The company will announce Q2 results amid the obesity drug craze and competitive pressure


  • Novo Nordisk will hold its Q2 FY2025 earnings call on Wednesday, before the market opens.
  • The company s having a terrible year, currently trading at three-year lows.
  • Factors that could move the stock include news about its manufacturing pipeline, information on oral semaglutide development and details on the new CEO’s plans for growth.

Consensus analyst estimates for Novo Nordisk (NVO) earnings per share and revenue land at $0.92 and $11.9 billion, respectively. This revenue estimate falls directly in line with the reported Q1 revenue of $11.9 billion, which came in higher than consensus estimates of $11.7 billion. 


This revenue estimate is aligned with Q1’s report despite strong sales momentum in Ozempic and Wegovy. That’s because NVO slashed its full-year guidance in that same earnings report. Growth guidance was dropped from 16%-24% all the way to just 8%-14%, and the company also flagged a slowdown in US demand amid pricing pressures and increased competition. 


Shares in NVO have absolutely cratered in 2025, currently down almost 45% year-to-date, and down nearly 70% from June 2024 highs. These abysmal numbers mark a three-year low for the company. 



Pipeline promise and a new CEO: Signs of a rebound?

Despite its weak performance in the last year, a number of catalysts could push NVO higher following the report on Wednesday morning. Perhaps most notably, the company has landed on a new CEO, Maziar Mike Doustdar, who has highlighted his sense of urgency and desire to push for improved commercial and operational execution to regain lost market share. 

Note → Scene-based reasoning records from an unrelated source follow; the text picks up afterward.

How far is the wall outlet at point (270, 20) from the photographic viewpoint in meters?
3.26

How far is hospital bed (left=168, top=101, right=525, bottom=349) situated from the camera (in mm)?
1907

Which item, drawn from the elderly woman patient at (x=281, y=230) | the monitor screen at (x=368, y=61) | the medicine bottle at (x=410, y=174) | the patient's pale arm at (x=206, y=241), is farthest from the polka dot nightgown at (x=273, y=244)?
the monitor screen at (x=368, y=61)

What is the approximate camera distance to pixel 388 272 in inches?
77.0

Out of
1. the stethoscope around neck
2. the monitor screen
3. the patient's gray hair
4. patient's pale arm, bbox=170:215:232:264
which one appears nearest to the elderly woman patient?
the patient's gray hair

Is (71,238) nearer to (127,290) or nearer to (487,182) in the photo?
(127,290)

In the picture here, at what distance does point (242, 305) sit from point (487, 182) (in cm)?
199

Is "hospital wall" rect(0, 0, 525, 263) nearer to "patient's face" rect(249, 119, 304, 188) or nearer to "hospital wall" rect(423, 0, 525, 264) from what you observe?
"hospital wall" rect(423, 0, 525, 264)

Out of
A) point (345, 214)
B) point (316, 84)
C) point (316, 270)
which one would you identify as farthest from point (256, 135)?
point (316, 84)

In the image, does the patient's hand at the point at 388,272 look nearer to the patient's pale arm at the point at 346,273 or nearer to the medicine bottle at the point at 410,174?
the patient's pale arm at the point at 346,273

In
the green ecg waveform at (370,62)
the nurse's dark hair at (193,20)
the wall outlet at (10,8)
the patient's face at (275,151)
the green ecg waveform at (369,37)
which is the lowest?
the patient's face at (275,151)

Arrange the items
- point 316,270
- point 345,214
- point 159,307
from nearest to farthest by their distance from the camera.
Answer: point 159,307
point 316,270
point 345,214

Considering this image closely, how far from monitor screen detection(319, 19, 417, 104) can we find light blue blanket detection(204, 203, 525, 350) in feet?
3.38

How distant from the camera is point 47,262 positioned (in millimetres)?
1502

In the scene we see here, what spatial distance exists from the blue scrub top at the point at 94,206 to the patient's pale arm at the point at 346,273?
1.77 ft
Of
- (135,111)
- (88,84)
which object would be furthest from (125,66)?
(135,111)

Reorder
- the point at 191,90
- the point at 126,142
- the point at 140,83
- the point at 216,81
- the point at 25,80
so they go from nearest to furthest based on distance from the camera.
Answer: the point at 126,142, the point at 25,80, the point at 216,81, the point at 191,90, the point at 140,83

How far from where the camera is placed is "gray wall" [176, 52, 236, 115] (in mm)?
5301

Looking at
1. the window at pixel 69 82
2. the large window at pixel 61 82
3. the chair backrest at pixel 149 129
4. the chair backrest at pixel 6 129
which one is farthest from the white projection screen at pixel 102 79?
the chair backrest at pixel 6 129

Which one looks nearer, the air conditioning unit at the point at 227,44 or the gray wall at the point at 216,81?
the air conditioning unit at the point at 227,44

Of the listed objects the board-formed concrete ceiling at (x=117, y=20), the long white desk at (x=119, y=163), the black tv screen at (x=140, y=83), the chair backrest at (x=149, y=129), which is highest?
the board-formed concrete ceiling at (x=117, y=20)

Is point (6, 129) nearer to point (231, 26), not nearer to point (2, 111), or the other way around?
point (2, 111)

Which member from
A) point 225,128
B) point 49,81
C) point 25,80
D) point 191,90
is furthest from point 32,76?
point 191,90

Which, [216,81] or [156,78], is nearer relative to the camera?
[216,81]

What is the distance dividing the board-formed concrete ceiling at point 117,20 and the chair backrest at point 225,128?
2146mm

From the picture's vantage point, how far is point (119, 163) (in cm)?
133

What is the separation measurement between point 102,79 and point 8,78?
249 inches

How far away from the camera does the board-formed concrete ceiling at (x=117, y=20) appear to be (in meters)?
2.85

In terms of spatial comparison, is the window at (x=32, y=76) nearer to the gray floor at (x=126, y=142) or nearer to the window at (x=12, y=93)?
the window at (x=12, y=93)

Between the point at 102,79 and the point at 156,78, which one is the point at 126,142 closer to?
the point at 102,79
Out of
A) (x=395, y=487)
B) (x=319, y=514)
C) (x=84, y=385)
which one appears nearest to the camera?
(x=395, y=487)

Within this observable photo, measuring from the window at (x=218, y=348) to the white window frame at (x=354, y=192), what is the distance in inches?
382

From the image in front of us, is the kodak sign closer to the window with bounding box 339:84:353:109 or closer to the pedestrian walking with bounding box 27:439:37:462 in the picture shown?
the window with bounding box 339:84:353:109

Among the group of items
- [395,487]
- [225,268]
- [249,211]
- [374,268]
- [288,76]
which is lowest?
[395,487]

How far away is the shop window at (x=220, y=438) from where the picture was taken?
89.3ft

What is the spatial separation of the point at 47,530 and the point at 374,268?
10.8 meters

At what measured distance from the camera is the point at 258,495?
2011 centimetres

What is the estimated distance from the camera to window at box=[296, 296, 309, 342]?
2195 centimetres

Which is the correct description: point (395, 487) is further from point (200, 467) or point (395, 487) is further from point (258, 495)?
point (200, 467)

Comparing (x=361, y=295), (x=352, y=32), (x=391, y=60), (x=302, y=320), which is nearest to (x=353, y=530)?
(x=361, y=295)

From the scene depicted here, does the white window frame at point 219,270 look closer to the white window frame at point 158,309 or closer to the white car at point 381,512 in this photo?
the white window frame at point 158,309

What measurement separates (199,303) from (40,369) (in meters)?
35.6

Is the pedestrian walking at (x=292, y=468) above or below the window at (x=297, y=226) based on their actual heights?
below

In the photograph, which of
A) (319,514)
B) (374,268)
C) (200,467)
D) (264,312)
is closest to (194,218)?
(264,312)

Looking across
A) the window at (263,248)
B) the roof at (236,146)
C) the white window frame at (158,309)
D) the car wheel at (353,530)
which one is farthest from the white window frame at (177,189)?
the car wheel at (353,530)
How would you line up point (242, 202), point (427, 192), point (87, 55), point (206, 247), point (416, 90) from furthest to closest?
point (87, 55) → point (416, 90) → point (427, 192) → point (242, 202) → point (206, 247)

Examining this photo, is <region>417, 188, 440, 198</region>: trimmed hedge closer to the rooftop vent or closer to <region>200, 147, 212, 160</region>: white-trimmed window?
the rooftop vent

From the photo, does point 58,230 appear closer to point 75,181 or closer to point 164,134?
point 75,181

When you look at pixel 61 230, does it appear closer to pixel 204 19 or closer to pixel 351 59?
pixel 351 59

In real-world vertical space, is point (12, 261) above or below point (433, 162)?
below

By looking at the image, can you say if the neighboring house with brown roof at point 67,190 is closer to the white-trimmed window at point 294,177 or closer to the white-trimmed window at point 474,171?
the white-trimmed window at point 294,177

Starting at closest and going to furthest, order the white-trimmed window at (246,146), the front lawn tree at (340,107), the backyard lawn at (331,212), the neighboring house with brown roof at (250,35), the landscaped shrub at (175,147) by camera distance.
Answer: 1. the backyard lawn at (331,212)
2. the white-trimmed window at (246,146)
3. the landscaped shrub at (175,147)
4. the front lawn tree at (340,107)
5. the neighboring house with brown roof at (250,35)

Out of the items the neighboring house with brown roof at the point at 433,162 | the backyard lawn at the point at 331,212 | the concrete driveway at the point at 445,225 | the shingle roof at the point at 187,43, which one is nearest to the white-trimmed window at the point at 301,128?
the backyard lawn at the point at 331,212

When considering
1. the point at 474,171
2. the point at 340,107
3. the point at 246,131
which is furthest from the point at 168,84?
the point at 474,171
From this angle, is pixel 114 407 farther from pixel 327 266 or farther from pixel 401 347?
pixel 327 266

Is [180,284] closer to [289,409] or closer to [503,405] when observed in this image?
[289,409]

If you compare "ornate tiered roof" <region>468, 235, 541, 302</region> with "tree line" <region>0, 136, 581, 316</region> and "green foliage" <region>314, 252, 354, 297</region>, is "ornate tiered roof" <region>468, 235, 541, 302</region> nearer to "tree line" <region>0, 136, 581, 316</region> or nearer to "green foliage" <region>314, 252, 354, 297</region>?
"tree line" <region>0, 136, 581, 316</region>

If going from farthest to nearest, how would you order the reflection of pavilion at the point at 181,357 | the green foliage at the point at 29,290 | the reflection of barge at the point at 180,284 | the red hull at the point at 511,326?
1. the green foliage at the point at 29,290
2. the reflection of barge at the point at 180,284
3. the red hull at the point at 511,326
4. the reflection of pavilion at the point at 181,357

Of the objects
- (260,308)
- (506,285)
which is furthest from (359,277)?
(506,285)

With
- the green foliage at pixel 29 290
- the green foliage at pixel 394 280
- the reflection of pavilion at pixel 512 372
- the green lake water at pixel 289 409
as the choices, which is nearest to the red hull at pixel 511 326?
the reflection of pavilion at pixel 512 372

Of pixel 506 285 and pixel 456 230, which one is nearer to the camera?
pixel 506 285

Beyond the C-suite shakeup, Novo Nordisk also intends to present nearly 30 research abstracts at the upcoming American Diabetes Association congress, including higher-dose Wegovy data and other pipeline developments that could revive enthusiasm for the company. They have also recently acquired Catalent facilities and made other manufacturing investments in an attempt to ease supply chain challenges that previously affected uptake. 


Besides those upgrades to existing cash cows, Novo Nordisk also has been developing oral semaglutide for some time. Any positive updates on this front, particularly regarding CariSeme or amycretin, could revive growth forecasts and provide long-term upside. 



Can Novo Nordisk hold the line against growing risk?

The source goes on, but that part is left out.